I guessed the twist in The Plot about halfway through, I think. I was, again, aided by the Law of Conservation of Characters, which states that every character in a story has to have some kind of role or purpose, with the corollary that if you’ve got a secret villain or other obfuscated character, they have to come from the characters we’ve met in the story. In other words, introducing a wholly new character as your villain in Chapter 57 isn’t a brilliant trick, it’s shitty writing. Which means when you’re hunting a twist in a book like Korelitz’s, you start with the people you’ve met who have had a curious amount of development but haven’t had much to do yet. It is almost always that character.
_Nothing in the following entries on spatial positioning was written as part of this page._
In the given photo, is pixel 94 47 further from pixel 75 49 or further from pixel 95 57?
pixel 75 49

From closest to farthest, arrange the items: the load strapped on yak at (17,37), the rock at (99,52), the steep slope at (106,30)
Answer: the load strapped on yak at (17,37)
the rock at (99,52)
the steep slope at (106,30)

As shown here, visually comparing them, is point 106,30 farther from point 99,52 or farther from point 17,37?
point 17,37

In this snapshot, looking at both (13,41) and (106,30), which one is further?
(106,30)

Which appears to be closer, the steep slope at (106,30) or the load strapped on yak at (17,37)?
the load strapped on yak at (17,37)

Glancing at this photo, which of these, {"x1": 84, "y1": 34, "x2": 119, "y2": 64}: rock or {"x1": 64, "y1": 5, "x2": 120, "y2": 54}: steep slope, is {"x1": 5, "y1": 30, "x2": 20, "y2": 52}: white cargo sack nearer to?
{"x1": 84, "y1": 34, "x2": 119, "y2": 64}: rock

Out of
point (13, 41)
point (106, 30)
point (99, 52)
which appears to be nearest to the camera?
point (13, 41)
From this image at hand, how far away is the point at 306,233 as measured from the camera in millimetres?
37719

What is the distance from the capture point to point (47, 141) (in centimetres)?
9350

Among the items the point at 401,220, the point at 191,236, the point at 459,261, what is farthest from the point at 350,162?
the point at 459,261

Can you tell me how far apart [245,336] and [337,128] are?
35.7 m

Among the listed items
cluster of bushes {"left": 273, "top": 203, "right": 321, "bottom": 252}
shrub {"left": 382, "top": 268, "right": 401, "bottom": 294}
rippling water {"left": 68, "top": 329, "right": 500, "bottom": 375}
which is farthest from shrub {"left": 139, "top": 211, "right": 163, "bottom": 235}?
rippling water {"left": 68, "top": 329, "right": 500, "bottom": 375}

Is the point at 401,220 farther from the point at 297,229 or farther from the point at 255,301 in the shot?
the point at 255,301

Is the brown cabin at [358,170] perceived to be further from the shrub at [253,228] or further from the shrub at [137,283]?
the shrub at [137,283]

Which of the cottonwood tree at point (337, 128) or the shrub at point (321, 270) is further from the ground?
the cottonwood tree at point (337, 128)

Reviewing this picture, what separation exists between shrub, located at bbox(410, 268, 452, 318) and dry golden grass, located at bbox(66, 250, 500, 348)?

As it was here. There’s no real winning here—Korelitz handles the balancing of her twist about as well as an author can. She wrote this book with skill, and it’s entertaining and well-crafted. But it also illustrates two challenges any writer will face when writing a story, and how they can be fails even if the novel itself is, overall, a success11.
Carrying on the theme of my general incompetence, now is the time when I wonder if anyone on my mailing list has actually read or heard of The Plot. No? Aces.
Next week: The Tomorrow War’s epic dumbness.
The Undoing was a master class in acting like you were just about to drop the world’s greatest twist and then basically shrugging and walking out of the room.
I will confess right now I am so jealous of authors who get this sort of publicity I may not be entirely objective about their novels.
Me being me, I must at least hold out for the possibility that I am simply smarter than most people. YOU HEARD ME.
Holy shit my ears just burst into flame.
The publishing/writing inside baseball of this novel is head-spinning if you’ve ever had drinks with your editor and agent to discuss film options and then five years later found yourself self-publishing a novel. He said speculatively.
David Foster Wallace added a level of difficulty here in Infinite Jest when he imagined an “Entertainment” so enthralling people became addicted to watching it. Opinions diverge on that novel, but I am firmly in the camp that believes he handled it perfectly.
If there’s a metaphor more useful than The Simpsons’ Fireworks Factory, I have not encountered it.
The smart thing to do is handle it like Lost did with its fictional group Drive Shaft. Instead of making their one hit You All Everybody a work of genius, they specifically positioned it as simply a popular song by a one-hit-wonder band. That made suspending disbelief much easier.
If there’s a more appropriate slogan for professional writers, frankly I’d like to hear it.
This reminds me of a childhood anecdote: When I was small, I saw an advertisement for Magic Cow cups. These were, in reality, powdered mixes you were supposed to put in milk to jazz it up. Being a well-known idiot and disappointment to my family, I thought these were decliious milkshakes somehow delivered via the mail. I prevailed upon my parents to send money for these things, waited like 6 weeks, and was incredibly disappointed when they arrived and there were no milkshakes in sight. This is the calibre of intellect you’re dealing with, people.
Failing while Succeeding is, by sheer coincidence, the title of my memoir.